::: Provided material

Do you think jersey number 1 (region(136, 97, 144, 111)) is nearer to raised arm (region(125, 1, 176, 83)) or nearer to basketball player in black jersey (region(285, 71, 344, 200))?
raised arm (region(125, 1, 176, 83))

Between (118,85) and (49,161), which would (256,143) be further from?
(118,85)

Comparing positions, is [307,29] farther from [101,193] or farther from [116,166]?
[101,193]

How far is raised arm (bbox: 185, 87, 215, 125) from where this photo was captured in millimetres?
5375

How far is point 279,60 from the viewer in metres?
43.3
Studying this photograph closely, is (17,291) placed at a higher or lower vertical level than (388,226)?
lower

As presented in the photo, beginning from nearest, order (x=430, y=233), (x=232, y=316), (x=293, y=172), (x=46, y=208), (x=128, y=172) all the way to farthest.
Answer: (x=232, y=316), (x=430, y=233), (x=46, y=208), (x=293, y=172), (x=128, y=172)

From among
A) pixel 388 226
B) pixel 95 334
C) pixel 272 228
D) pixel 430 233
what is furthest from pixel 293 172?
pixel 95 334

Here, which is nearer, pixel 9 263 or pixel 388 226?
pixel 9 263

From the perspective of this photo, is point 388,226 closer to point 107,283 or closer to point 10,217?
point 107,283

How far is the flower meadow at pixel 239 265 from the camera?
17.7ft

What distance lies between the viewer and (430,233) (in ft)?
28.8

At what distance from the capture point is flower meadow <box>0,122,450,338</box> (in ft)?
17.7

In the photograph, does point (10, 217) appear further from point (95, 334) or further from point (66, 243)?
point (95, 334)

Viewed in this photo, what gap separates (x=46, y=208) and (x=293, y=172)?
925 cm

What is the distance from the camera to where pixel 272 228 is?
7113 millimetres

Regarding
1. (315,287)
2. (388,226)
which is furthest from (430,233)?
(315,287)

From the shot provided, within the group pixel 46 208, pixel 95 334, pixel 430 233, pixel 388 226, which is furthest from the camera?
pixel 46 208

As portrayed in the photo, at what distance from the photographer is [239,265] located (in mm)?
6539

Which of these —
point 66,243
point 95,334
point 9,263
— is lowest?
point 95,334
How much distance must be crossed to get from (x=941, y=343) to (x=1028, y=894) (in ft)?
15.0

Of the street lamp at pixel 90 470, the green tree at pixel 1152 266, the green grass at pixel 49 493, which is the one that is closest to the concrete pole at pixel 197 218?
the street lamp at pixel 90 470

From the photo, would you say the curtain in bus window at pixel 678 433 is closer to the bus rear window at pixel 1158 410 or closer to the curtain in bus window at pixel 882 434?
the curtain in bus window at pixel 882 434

::::::

Objective: Reproduce every line of the listing above word for word, without leaving anything out.

Answer to the task:
Do you think jersey number 1 (region(136, 97, 144, 111)) is nearer to raised arm (region(125, 1, 176, 83)) or nearer to basketball player in black jersey (region(285, 71, 344, 200))?
raised arm (region(125, 1, 176, 83))

Between (118,85) and (49,161), which would (256,143) be further from?
(118,85)

Comparing positions, is [307,29] farther from [101,193] or farther from [116,166]?
[101,193]

How far is raised arm (bbox: 185, 87, 215, 125) from where this photo was captured in millimetres?
5375

How far is point 279,60 from the viewer in metres?
43.3
Studying this photograph closely, is (17,291) placed at a higher or lower vertical level than (388,226)?
lower

As presented in the photo, beginning from nearest, order (x=430, y=233), (x=232, y=316), (x=293, y=172), (x=46, y=208), (x=128, y=172) all the way to farthest.
Answer: (x=232, y=316), (x=430, y=233), (x=46, y=208), (x=293, y=172), (x=128, y=172)

From among
A) pixel 388 226
B) pixel 95 334
C) pixel 272 228
D) pixel 430 233
what is furthest from pixel 293 172?
pixel 95 334

Here, which is nearer, pixel 9 263 or pixel 388 226?
pixel 9 263

From the perspective of this photo, is point 388,226 closer to point 107,283 or closer to point 10,217?
point 107,283

How far is the flower meadow at pixel 239 265 from the camera?
17.7ft

What distance lies between the viewer and (430,233) (in ft)?
28.8

At what distance from the capture point is flower meadow <box>0,122,450,338</box> (in ft)?
17.7

In the photograph, does point (10, 217) appear further from point (95, 334) or further from point (66, 243)?
point (95, 334)

Viewed in this photo, what gap separates (x=46, y=208) and (x=293, y=172)?
925 cm

What is the distance from the camera to where pixel 272 228 is?
7113 millimetres

Regarding
1. (315,287)
2. (388,226)
which is furthest from (430,233)?
(315,287)

From the shot provided, within the group pixel 46 208, pixel 95 334, pixel 430 233, pixel 388 226, which is furthest from the camera?
pixel 46 208

As portrayed in the photo, at what distance from the photographer is [239,265] located (in mm)?
6539

Which of these —
point 66,243
point 95,334
point 9,263
— is lowest?
point 95,334
How much distance must be crossed to get from (x=941, y=343) to (x=1028, y=894) (in ft)?
15.0

Of the street lamp at pixel 90 470, the green tree at pixel 1152 266, the green grass at pixel 49 493, which is the one that is closest to the concrete pole at pixel 197 218?
the street lamp at pixel 90 470

From the photo, would you say the curtain in bus window at pixel 678 433 is closer to the bus rear window at pixel 1158 410 or closer to the curtain in bus window at pixel 882 434?
the curtain in bus window at pixel 882 434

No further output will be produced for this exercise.